Support threshold custody for validators

[plaidfinch]

This PR finishes #3813, adding support for signing validator definitions and votes to the threshold custody backend, as well as widening the general interface for custody backends to permit any backend to support these operations.

Status: @cronokirby and I walked through this and determined that it does work after all, the UX is just a little unfortunate when multiple calls to threshold custody backend are required to broadcast a single transaction (as in the case with validator custody). But it works!

[plaidfinch]

The protobuf lint failure is because I made CoordinatorRound1 a true oneof, which I believe should be a backwards compatible change because it's a new oneof with one field moved into it, but because the proto lint doesn't know it's a new oneof, I think it's complaining. This is per suggestion of @hdevalence.

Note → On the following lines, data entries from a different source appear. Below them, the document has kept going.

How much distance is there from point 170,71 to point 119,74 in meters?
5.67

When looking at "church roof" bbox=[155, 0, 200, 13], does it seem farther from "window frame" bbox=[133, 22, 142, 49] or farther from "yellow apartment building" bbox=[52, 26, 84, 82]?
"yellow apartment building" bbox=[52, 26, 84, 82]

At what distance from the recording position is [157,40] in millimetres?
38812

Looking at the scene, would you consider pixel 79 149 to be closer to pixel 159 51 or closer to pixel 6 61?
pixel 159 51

Here are all the scenarios I'd ideally like to test:

• softkms, no separate governance key
• threshold, no separate governance key
• softkms, softkms governance key
• threshold, softkms governance key
• softkms, threshold governance key
• threshold, threshold governance key

Ideally, we would have an integration test for each, exercising all of:

• send a normal transaction
• vote as a validator
• update a validator definition

@cratelyn how feasible do you think it would be to set up such tests?

[cratelyn]

Ideally, we would have an integration test for each, exercising all of:

* send a normal transaction 
* vote as a validator
* update a validator definition

@cratelyn how feasible do you think it would be to set up such tests?

@plaidfinch that sounds very feasible! check out https://github.com/penumbra-zone/penumbra/blob/main/crates/core/app/tests/mock_consensus_staking.rs#L29-L52

that test creates a validator, and (un)delegates to it.

#3913 and #3973 track the work to integrate the view server into these tests, which should further streamline the ergonomics of creating transactions in tests. you can check out the penumbra-mock-consensus library if you'd like to take a look around. it's still a work-in-progress (#3588) but this sounds absolutely like a use-case we should cover.

i'm happy to talk sometime next week, or if you'd like, feel free to file a ticket and i can take a look as part of my ongoing work in #3588.

[cronokirby]

Paired on this with @plaidfinch.

[plaidfinch]

@hdevalence I think this is ready to merge, but I need an administrative override to merge with the failing protobuf lint, which is showing that I'm making a breaking change to the threshold custody struct CoordinatorRound1: Field "1" on message "CoordinatorRound1" moved from outside to inside a oneof. This is, I believe, a spurious error, because of #3813 (comment), and moreover because the CoordinatorRound1 message is not used in consensus or in any third-party tooling yet. Further changes to support any other kind of signing (unlikely but possible) would not cause any more breakage, because you can expand the options on a oneof freely. After examining to confirm my conclusion, would you mind permitting the merge?

[hdevalence]

De-activated, merged, then re-activated the rule. Thanks!